Every year Education Week highlights a group of outstanding school district leaders in its Leaders to Learn From special report. According to Education Week, these leaders “are tackling some of the most pressing challenges in K-12 education… [Their] stories are packed with ideas and strategies that are yielding strong results that can be borrowed, adapted, and put to successful use in other school systems.”
This year, five of the 16 leaders Education Week identified are part of IEL’s network, including participants in IEL’s Education Policy Fellowship Program (EPFP), an early leader in IEL’s family and community engagement work, and several leaders connected to the work of IEL’s Coalition for Community Schools.
Mark D. Benigni, superintendent for Meriden Public Schools in Connecticut, is part of the Superintendent Leadership Council for IEL’s Coalition for Community Schools. Education Week acknowledges Benigni for the results yielded from his investment in extended learning time in his district’s struggling schools.
Christopher Chatman, executive director of the Office of African-American Male Achievement at Oakland Unified School District in California, is part of the nation’s community schools movement and connected to IEL’s Coalition for Community Schools, with which he is soon co-presenting a webinar on the White House’s My Brother’s Keeper initiative and community schools. Education Week honored Chatman for his leadership in supporting boys of color.
Kathy Fortino, associate superintendent for special education and early childhood at Muskegon Area Intermediate School District in Michigan, is a 2003-04 EPFP alumna. Fortino is recognized for her leadership in overhauling her district’s special education system.
Patricia A. Spradley, the chief parent and community engagement officer for Springfield Public Schools in Massachusetts, is a founding member of IEL’s District Leader’s Network on Family and Community Engagement. Education Week recognized Spradley for her leadership in parent engagement.

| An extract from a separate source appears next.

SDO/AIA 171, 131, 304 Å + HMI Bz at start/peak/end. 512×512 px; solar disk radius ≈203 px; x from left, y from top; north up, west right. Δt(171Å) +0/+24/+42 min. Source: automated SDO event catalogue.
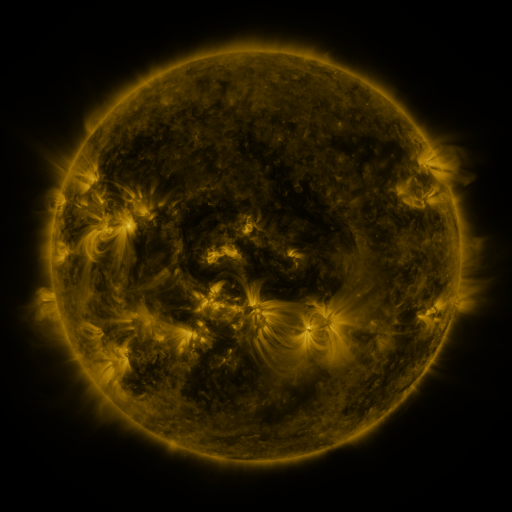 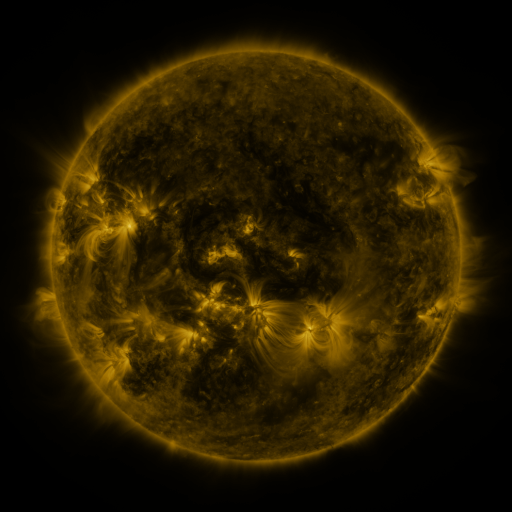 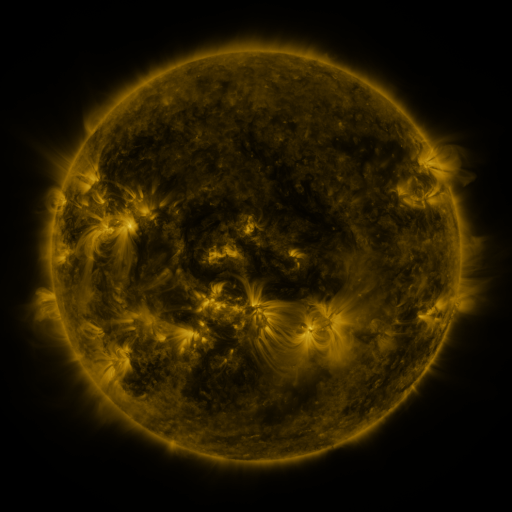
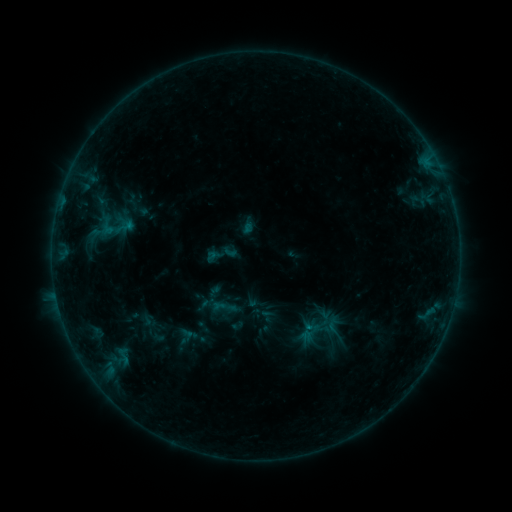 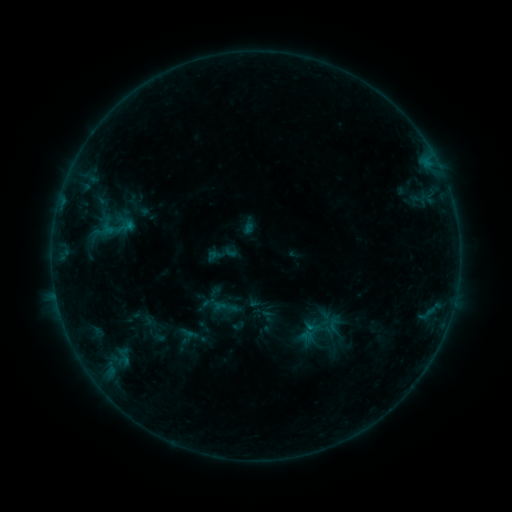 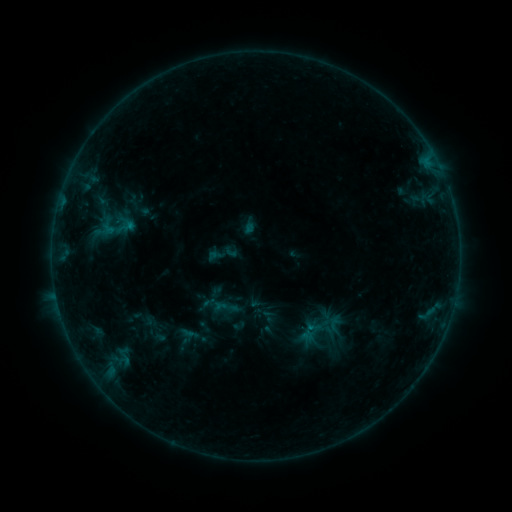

Alita McCoy Zuber, assistant superintendent for business at the Ossining Union Free School District in New York, is a current EPFP fellow. Education Week recognized her for her leadership in school district finance and building a strong case for K-12 investment.
Additionally, Tiffany Anderson, while not directly connected to IEL, is part of the community schools movement and was acknowledged for her leadership in community schools and confronting the challenges of poverty.
IEL congratulates all 16 of the 2015 Leaders to Learn From.